Tarımda fiyat oluşumunun ekonomi politiği ve fındık

Prof. Dr. Havva TUNC / İÜ. İktisat Fakültesi, İktisat Bölümü Öğretim Ü[email protected]

YAYINLAMA
GÜNCELLEME

Tarımsal fiyatlar sanayi kesimindeki fiyatlardan farklı bir yapı göstermektedir. Sanayide marjinal maliyet ve marjinal gelir eşitliği ile belirlenen fiyat ve üretim düzeyi, tarım sektöründe tam olarak geçerli olmayıp farklılık arz eder. Tarımda piyasa ekonomisi yerine geçimlik ekonominin geçerli olduğu özel durumlarda fark daha artar. "Tarımda fiyat oluşumun ekonomi politiği ve fındık" konulu bu çalışmada, kuramsal olarak, tarımda fiyatın nasıl belirlendiği açıklandı. Tarımsal ürünler tam rekabete yakın piyasalarda (serbest piyasa ekonomisi) satılmalarına karşılık üretimin temel girdileri monopol piyasalardan sağlanması sektörün çift taraflı sömürüye açık olduğu anlamına geldiğinden sektörde izlenmesi gereken politikalar, fındık ürünü eşliğinde analiz edilmeye çalışıldı.

Piyasada fiyatın oluşumu

Tarımsal ürünün arzı, talebi ve pazarlanması sanayi ürününe göre farklı bir yapı gösterir. Genellikle sanayi malının fiyatı maliyetlerin itişi ile yukardan aşağıya bir baskı ile belirlenirken tarımsal malın fiyatı aşağıdan yukarıya doğru, tüketici piyasasından başlamak üzere perakendeci toptancı ve aracı kanalı ile tarım üreticisi için veri olarak oluşur. Başka bir deyişle, tarımsal ürün fiyatı oluşurken üreticilerin ve dolayısıyla maliyetlerin rolü genellikle kısıtlıdır. Çünkü bir döneme ait herhangi bir ürünün fiyatı o dönemin maliyeti değil o ürünün toplam arzı belirler.
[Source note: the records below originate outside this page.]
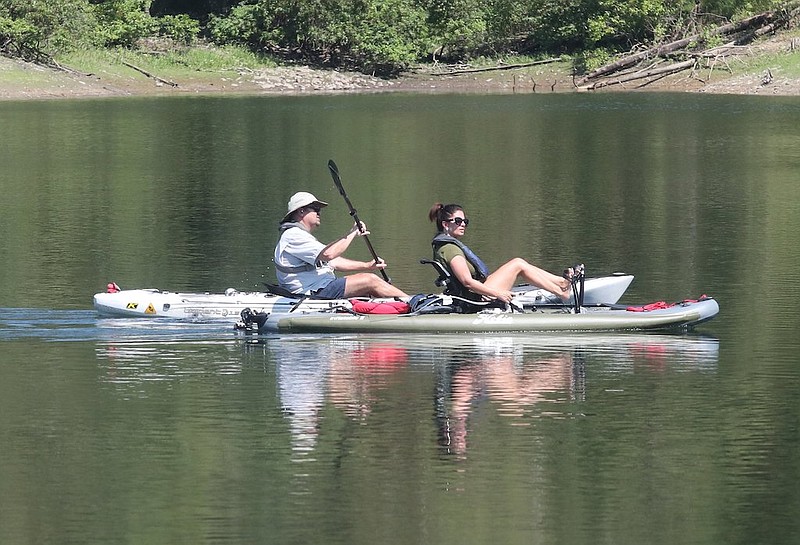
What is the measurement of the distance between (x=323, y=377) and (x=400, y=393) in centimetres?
115

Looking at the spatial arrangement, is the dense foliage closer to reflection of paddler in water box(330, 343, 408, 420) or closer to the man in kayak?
the man in kayak

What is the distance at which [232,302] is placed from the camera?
18.9 metres

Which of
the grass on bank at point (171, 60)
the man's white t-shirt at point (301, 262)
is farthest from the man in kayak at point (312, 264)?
the grass on bank at point (171, 60)

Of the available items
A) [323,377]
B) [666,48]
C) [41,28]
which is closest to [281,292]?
[323,377]

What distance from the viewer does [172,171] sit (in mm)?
39250

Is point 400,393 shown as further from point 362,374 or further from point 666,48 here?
point 666,48

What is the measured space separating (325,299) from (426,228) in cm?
926

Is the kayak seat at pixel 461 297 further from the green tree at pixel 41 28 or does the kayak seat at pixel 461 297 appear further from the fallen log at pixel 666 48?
the fallen log at pixel 666 48

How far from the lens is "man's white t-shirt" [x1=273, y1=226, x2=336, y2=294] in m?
18.8

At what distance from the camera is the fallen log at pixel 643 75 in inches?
2849

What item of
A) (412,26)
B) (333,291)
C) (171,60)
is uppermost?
(412,26)

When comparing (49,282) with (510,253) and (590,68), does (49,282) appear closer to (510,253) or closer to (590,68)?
(510,253)

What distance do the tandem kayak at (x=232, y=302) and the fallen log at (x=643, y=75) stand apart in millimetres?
54802

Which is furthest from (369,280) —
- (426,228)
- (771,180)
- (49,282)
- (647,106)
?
(647,106)
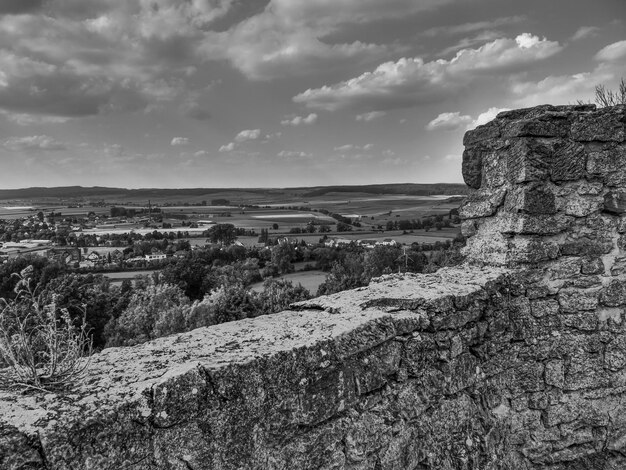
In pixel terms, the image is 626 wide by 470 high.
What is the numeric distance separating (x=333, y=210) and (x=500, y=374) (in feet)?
211

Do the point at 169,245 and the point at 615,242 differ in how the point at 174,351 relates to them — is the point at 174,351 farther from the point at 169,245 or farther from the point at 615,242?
the point at 169,245

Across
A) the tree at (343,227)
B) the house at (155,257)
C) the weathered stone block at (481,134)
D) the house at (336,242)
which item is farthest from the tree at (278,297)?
the tree at (343,227)

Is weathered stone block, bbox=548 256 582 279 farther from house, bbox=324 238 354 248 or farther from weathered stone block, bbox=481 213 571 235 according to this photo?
house, bbox=324 238 354 248

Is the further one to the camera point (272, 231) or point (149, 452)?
point (272, 231)

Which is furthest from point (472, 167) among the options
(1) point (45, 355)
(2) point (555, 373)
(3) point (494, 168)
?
(1) point (45, 355)

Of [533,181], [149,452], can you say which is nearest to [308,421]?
[149,452]

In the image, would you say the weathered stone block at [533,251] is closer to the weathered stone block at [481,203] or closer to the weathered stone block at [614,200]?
the weathered stone block at [481,203]

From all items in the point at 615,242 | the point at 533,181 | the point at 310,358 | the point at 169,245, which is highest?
the point at 533,181

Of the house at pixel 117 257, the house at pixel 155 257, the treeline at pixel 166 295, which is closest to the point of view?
the treeline at pixel 166 295

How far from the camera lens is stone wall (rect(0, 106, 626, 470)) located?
217 centimetres

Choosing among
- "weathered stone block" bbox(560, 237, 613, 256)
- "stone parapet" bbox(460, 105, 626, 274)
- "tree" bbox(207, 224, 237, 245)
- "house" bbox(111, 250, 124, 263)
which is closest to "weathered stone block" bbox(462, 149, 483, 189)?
"stone parapet" bbox(460, 105, 626, 274)

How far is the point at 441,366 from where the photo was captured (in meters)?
3.23

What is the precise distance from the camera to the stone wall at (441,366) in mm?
2170

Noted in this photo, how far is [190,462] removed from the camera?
2217 millimetres
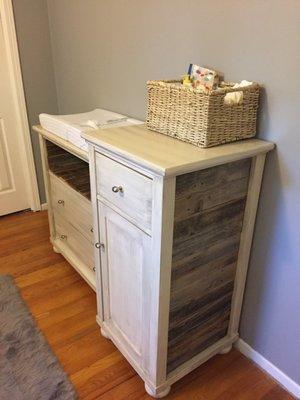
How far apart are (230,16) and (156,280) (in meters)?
0.89

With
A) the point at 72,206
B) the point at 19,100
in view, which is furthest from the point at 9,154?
the point at 72,206

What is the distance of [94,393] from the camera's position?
129 centimetres

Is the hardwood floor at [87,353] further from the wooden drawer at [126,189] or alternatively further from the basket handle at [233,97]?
the basket handle at [233,97]

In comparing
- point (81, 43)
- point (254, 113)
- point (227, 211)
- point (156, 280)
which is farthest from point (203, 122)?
point (81, 43)

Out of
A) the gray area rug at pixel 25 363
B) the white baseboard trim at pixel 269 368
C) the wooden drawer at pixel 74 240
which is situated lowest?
the gray area rug at pixel 25 363

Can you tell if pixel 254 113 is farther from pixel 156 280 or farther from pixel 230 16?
pixel 156 280

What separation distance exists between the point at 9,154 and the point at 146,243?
71.2 inches

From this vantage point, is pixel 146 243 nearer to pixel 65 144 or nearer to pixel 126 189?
pixel 126 189

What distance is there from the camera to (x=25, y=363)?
1.40m

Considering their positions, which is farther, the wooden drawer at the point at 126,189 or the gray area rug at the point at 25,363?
the gray area rug at the point at 25,363

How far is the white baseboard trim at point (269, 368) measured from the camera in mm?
1287

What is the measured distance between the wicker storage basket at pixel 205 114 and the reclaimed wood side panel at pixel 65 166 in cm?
79

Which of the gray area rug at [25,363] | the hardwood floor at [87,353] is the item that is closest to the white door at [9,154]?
the hardwood floor at [87,353]

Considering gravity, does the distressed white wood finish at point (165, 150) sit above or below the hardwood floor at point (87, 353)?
above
Tarım ürün fiyatının önemli özelliklerinden biri de konjonktürel dalgalanmalara karşı duyarlı olmasıdır. Konjonktürün yüksek olduğu dönemde tarım ürününün fiyatı daha erken daha şiddetli yükselmektedir. Buna karşılık konjonktürün düşük olduğu dönemlerde ise en erken düşmektedir. Özellikle konjonktürün alçalma safhası tarım ürünü üreticisinin olumsuz yönden fazlaca etkilendiği dönemdir.
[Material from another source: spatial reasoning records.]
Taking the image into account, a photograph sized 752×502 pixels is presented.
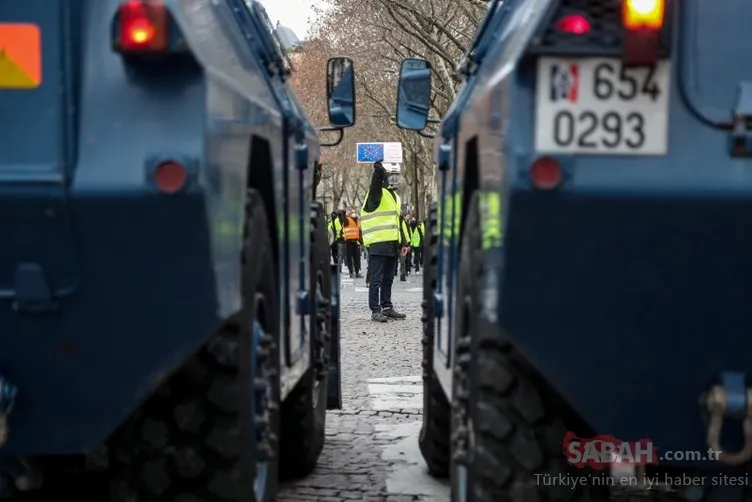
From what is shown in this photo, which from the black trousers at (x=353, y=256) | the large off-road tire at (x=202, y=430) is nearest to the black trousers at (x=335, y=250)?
the black trousers at (x=353, y=256)

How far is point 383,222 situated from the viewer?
49.3 feet

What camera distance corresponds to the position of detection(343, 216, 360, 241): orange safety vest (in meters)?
28.2

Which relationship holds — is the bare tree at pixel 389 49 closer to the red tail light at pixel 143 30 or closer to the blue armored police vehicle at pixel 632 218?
the blue armored police vehicle at pixel 632 218

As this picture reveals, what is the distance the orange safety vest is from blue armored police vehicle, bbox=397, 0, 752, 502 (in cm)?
2483

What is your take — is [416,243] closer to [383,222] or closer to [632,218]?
[383,222]

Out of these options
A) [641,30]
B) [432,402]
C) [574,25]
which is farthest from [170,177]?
[432,402]

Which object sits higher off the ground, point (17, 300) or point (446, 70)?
point (446, 70)

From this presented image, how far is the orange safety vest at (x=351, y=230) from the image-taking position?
28.2 m

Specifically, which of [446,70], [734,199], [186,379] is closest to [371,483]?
[186,379]

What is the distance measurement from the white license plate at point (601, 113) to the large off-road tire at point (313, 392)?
9.71ft

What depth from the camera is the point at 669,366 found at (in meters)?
3.07

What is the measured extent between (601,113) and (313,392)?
10.9 feet

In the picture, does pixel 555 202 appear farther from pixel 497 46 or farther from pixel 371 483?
pixel 371 483

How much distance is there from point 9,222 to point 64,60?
393mm
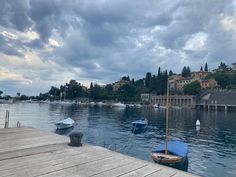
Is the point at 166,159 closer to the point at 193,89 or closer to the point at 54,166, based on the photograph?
the point at 54,166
Tarım ürün arzı, kısa dönemde hemen hemen hiç değiştirilemez. Diğer bir deyişle kısa dönem tarım ürününün arz elastikiyeti yaklaşık sıfıra eşittir. Tarım ürünü talebi ise gerek gıda maddeleri gerekse tarımsal hammaddeler için düşük bir elastikiliğe sahiptir.

Tarım ürününün bir kısmı yıllıktır ve bekletilebilir, stok edilebilir niteliktedir. Ürün yılın bir mevsiminde elde edilir. Ertesi yılın aynı dönemine kadar piyasaya arz, eldeki stoktan yapılır. O zaman elde edilen ürün, stok hareketleri + ithalat-ihracat toplamından ibarettir.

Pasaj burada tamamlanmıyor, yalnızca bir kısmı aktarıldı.